[TASK STATEMENT] Copy the entries below with every "distant treeline" renamed to "far tree line" and everything else unchanged. Leave the pictures out.

[INPUT FOR THIS TASK]
────────────────

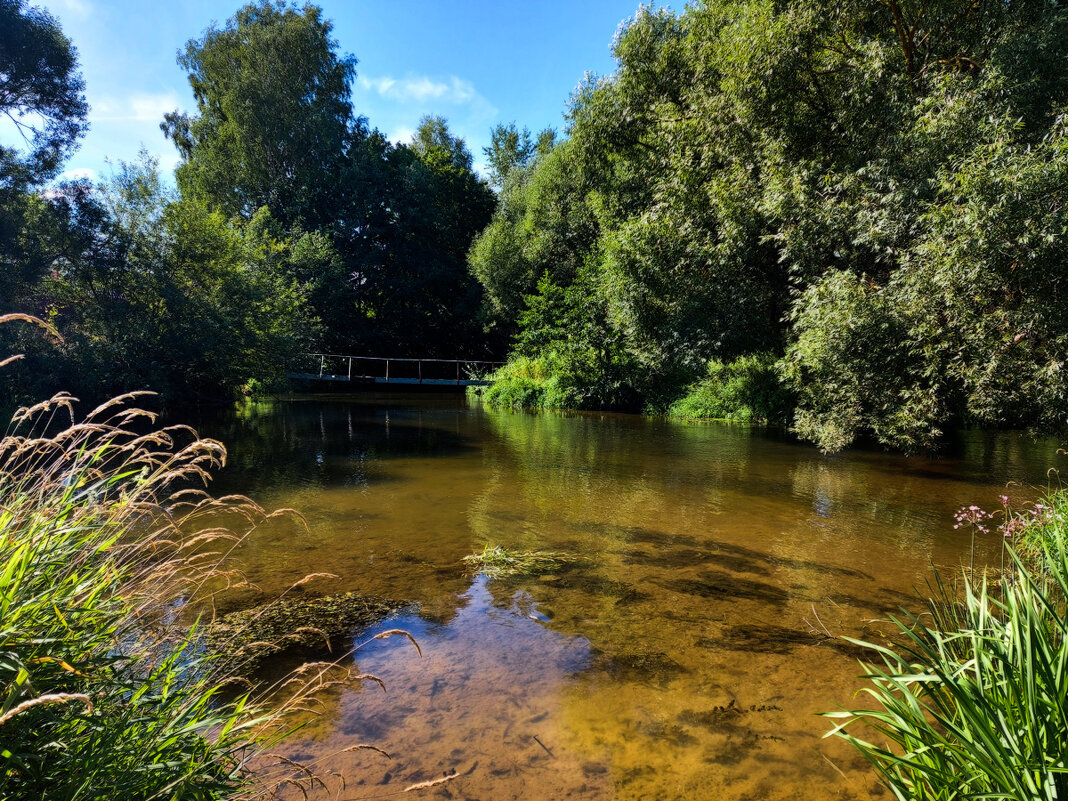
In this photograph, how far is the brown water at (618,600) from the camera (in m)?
2.57

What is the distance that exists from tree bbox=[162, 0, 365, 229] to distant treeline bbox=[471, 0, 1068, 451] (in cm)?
1761

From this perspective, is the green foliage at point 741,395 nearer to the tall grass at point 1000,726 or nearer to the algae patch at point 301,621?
the algae patch at point 301,621

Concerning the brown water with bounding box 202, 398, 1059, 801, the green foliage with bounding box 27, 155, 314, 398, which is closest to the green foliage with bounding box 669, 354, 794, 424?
the brown water with bounding box 202, 398, 1059, 801

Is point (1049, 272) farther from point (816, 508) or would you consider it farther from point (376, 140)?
point (376, 140)

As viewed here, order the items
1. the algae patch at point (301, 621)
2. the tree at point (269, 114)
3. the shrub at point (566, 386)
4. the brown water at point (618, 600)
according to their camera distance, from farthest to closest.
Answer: the tree at point (269, 114), the shrub at point (566, 386), the algae patch at point (301, 621), the brown water at point (618, 600)

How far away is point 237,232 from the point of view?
64.7 ft

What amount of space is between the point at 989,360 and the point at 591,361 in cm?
1098

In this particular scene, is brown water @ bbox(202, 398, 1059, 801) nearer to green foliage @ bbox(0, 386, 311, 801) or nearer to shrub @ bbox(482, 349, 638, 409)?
green foliage @ bbox(0, 386, 311, 801)

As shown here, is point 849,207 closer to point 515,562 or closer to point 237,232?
point 515,562

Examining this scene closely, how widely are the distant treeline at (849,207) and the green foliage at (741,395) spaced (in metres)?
0.06

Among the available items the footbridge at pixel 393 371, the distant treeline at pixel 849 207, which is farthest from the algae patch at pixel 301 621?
the footbridge at pixel 393 371

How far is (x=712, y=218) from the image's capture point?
12180 mm

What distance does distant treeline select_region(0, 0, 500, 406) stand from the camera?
12430mm

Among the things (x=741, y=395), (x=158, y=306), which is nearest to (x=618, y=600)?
(x=741, y=395)
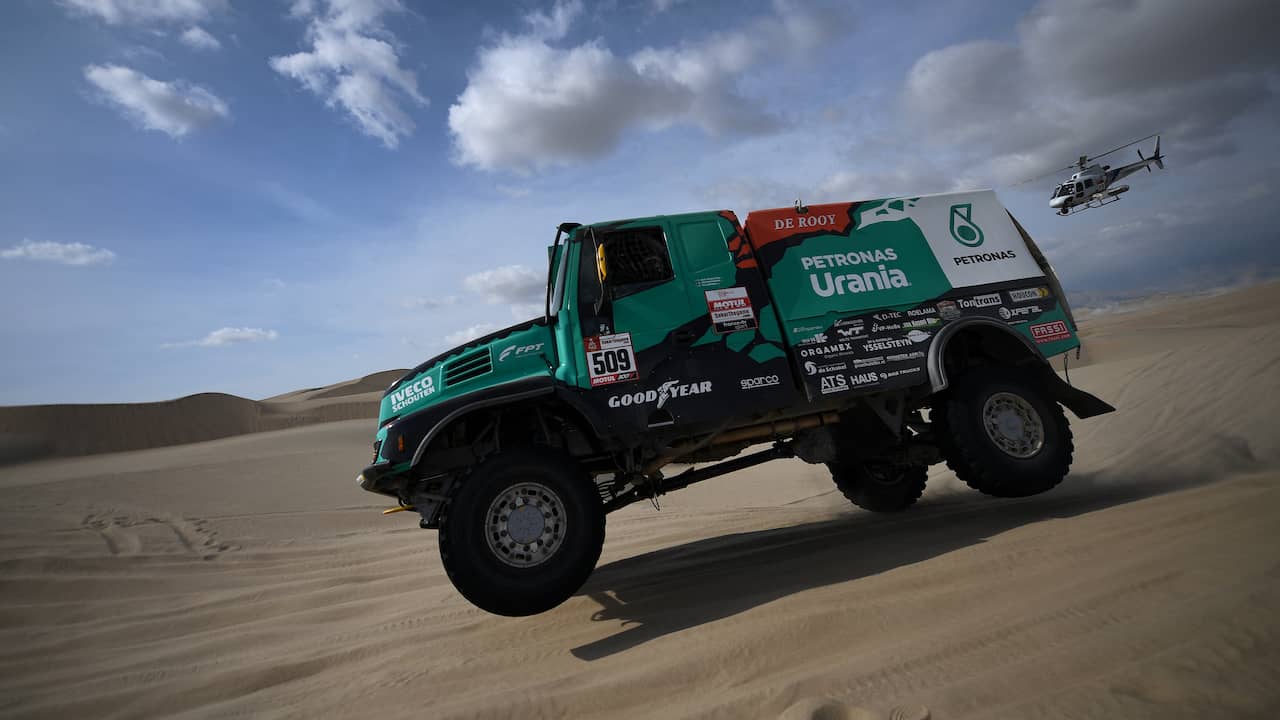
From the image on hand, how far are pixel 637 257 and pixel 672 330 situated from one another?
70 cm

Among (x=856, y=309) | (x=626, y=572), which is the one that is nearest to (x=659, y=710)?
(x=626, y=572)

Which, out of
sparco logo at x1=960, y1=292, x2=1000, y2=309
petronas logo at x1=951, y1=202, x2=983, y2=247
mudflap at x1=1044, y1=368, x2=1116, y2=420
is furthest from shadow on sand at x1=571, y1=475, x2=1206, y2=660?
petronas logo at x1=951, y1=202, x2=983, y2=247

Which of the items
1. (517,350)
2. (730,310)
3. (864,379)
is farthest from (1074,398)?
(517,350)

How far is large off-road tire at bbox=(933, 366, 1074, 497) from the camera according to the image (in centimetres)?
483

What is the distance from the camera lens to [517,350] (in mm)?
4473

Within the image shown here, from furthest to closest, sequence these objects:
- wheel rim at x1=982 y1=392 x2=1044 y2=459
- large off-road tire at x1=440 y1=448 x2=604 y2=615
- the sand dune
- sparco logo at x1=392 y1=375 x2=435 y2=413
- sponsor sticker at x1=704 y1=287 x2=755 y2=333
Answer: the sand dune < wheel rim at x1=982 y1=392 x2=1044 y2=459 < sponsor sticker at x1=704 y1=287 x2=755 y2=333 < sparco logo at x1=392 y1=375 x2=435 y2=413 < large off-road tire at x1=440 y1=448 x2=604 y2=615

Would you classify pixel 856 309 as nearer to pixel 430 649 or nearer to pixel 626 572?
pixel 626 572

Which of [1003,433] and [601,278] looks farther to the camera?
[1003,433]

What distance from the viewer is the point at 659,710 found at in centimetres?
251

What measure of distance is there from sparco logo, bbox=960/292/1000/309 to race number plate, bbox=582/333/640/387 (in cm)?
307

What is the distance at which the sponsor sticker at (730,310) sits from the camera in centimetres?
459

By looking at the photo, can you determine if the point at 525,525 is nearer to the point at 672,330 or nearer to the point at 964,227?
the point at 672,330

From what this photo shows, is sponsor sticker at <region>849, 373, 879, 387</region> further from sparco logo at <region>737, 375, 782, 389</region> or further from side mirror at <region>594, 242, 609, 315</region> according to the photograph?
side mirror at <region>594, 242, 609, 315</region>

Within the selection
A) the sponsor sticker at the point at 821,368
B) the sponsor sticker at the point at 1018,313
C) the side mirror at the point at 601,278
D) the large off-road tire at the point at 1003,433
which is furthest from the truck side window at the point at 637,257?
the sponsor sticker at the point at 1018,313
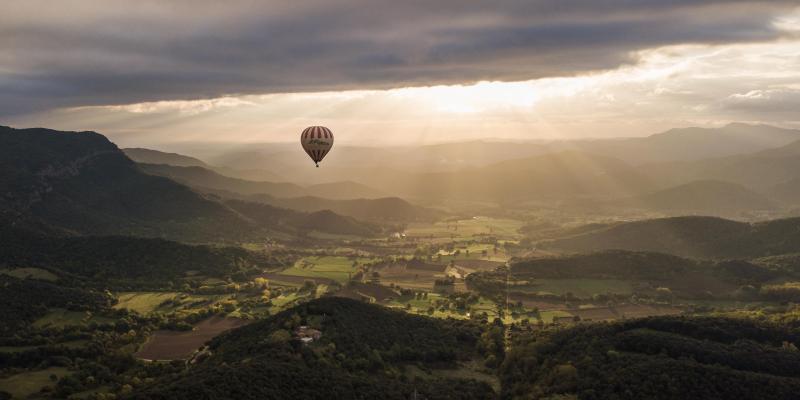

────────────────

[WRITTEN SOLUTION]
In this photograph, how far is the brown water at (618,600) from the camera (in m)?
2.57

What is the distance that exists from tree bbox=[162, 0, 365, 229] to far tree line bbox=[471, 0, 1068, 451] (in cm)?
1761

From this perspective, is the green foliage at point 741,395 nearer to the tall grass at point 1000,726 or nearer to the algae patch at point 301,621?
the algae patch at point 301,621

Concerning the brown water with bounding box 202, 398, 1059, 801, the green foliage with bounding box 27, 155, 314, 398, which is closest to the green foliage with bounding box 669, 354, 794, 424?
the brown water with bounding box 202, 398, 1059, 801

Is point (1049, 272) farther from point (816, 508) or would you consider it farther from point (376, 140)?
point (376, 140)

As viewed here, order the items
1. the algae patch at point (301, 621)
2. the tree at point (269, 114)
3. the shrub at point (566, 386)
4. the brown water at point (618, 600)
according to their camera distance, from farthest to closest.
Answer: the tree at point (269, 114), the shrub at point (566, 386), the algae patch at point (301, 621), the brown water at point (618, 600)

How far away is point 237,232 from the point of view?
64.7 ft

What amount of space is between the point at 989,360 and the point at 591,361 in cm?
1098

In this particular scene, is brown water @ bbox(202, 398, 1059, 801) nearer to green foliage @ bbox(0, 386, 311, 801) or nearer to shrub @ bbox(482, 349, 638, 409)?
green foliage @ bbox(0, 386, 311, 801)

As shown here, is point 849,207 closer to point 515,562 or closer to point 237,232?
point 515,562

Examining this scene closely, how widely are the far tree line at (849,207) and the green foliage at (741,395) spaced (in metres)?
0.06

Among the available items the footbridge at pixel 393 371, the far tree line at pixel 849 207, which is farthest from the algae patch at pixel 301 621?
the footbridge at pixel 393 371

How far is (x=712, y=218) from the image's capture point?
12180 mm

What distance does far tree line select_region(0, 0, 500, 406) stand from the camera?
12430mm

Among the things (x=741, y=395), (x=158, y=306), which is nearest to (x=618, y=600)?
(x=741, y=395)
From the image on hand, how far are pixel 637 257 and pixel 672 330 situated from one another?
70 cm

Among (x=856, y=309) | (x=626, y=572), which is the one that is nearest to (x=659, y=710)?
(x=626, y=572)

Which, out of
sparco logo at x1=960, y1=292, x2=1000, y2=309
petronas logo at x1=951, y1=202, x2=983, y2=247
mudflap at x1=1044, y1=368, x2=1116, y2=420
is furthest from shadow on sand at x1=571, y1=475, x2=1206, y2=660?
petronas logo at x1=951, y1=202, x2=983, y2=247

Which of the items
1. (517,350)
2. (730,310)
3. (864,379)
is farthest from (1074,398)?
(517,350)

How far is large off-road tire at bbox=(933, 366, 1074, 497) from the camera according to the image (in centimetres)?
483

What is the distance from the camera lens to [517,350] (in mm)?
4473

Within the image shown here, from furthest to closest, sequence these objects:
- wheel rim at x1=982 y1=392 x2=1044 y2=459
- large off-road tire at x1=440 y1=448 x2=604 y2=615
- the sand dune
- sparco logo at x1=392 y1=375 x2=435 y2=413
- sponsor sticker at x1=704 y1=287 x2=755 y2=333
Answer: the sand dune < wheel rim at x1=982 y1=392 x2=1044 y2=459 < sponsor sticker at x1=704 y1=287 x2=755 y2=333 < sparco logo at x1=392 y1=375 x2=435 y2=413 < large off-road tire at x1=440 y1=448 x2=604 y2=615

Would you classify pixel 856 309 as nearer to pixel 430 649 or nearer to pixel 626 572?
pixel 626 572

Which of [1003,433] and [601,278] looks farther to the camera?
[1003,433]

What distance from the viewer is the point at 659,710 found at in centimetres?
251

What measure of distance is there from sparco logo, bbox=960/292/1000/309 to race number plate, bbox=582/333/640/387 (in cm)?
307

What is the distance at which the sponsor sticker at (730,310) sits from the camera in centimetres?
459

By looking at the photo, can you determine if the point at 525,525 is nearer to the point at 672,330 or nearer to the point at 964,227?
the point at 672,330

From what this photo shows, is sponsor sticker at <region>849, 373, 879, 387</region> further from sparco logo at <region>737, 375, 782, 389</region> or further from side mirror at <region>594, 242, 609, 315</region> according to the photograph?
side mirror at <region>594, 242, 609, 315</region>

Within the selection
A) the sponsor sticker at the point at 821,368
B) the sponsor sticker at the point at 1018,313
C) the side mirror at the point at 601,278
D) the large off-road tire at the point at 1003,433
which is furthest from the truck side window at the point at 637,257?
the sponsor sticker at the point at 1018,313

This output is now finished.